Even cooler would be if you could set up standing vibrational modes that your finger could feel in order to provide haptic feedback. The vibrator actuators would dynamically adjust their inputs to move the standing wave (coherence) around as you moved your finger across the surface. I feel like I saw a paper where they almost did this, but not quite. With normal haptics, you only have one actuator that affects the entire touch surface (no localization).
It is probably pretty hard to localize haptic feedback on such a small surface in such a stiff material. However, you can do it with electromagnetic waves. This is what DIDO does. You have a bunch of distributed access points (piezo actuators in my mechanical world). It doesn't matter where they are except that they must be in range of the client device and must know where they are relative to one another (this can be done via triangulation). The client devices (fingers) move around in the area (glass surface) covered by these access points. The access points know where the clients are at all times (also via triangulation). The access points are not exactly distributed, because they must all talk to a central server (CPU) that organizes what signals they send out. The server computes the 3D signal pattern (vibrational mode) necessary to create a particular coherence at each of the client devices (kinda like a phased array antenna but firing in multiple directions at once). The access points all broadcast their assigned outputs such that you get constructive interference with the appropriate, specific data (haptic waveform) at all of the client locations and gibberish everywhere else. Woo insane.

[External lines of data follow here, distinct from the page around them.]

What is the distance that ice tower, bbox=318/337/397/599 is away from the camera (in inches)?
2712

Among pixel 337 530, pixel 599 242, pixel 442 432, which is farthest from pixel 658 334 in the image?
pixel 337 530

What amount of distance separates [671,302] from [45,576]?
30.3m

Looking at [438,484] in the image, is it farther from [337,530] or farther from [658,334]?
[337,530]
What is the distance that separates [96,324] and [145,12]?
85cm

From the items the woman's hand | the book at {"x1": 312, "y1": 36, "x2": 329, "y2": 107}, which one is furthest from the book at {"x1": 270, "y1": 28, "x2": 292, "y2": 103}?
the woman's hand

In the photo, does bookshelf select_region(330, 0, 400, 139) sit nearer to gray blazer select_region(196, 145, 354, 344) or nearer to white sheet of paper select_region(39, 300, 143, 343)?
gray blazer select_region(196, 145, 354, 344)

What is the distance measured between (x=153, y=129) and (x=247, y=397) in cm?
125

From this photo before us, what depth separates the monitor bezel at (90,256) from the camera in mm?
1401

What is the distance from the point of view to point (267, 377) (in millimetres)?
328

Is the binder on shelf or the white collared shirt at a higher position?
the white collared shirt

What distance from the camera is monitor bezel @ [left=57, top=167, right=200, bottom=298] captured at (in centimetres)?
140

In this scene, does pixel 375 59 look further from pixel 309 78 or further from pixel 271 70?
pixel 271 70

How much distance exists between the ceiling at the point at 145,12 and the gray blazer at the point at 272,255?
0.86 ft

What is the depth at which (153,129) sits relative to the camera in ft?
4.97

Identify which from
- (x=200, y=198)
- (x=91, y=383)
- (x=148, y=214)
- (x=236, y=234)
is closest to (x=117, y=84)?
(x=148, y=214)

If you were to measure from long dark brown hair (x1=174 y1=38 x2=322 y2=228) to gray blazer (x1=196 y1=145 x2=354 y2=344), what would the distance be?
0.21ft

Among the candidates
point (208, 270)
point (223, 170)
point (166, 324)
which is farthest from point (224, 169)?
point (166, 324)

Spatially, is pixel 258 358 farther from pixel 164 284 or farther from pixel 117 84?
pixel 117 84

This was also a serendipitous announcement because I was recently thinking a lot about wireless networks. Scott and I were talking about mobile ad hoc networks as a means to create directional antennae for mobile devices (which Josh had originally got me thinking about).
Outstanding related question: phased N-arrays are great at being directional, but how are they more efficient than a single antenna at Nx the power? The radiation energy that isn't going in the desired direction isn't saved. It's just cancelled out destructively.
In other news, I need to start writing more again, so I plan to lower my already low quality standards for blog posts.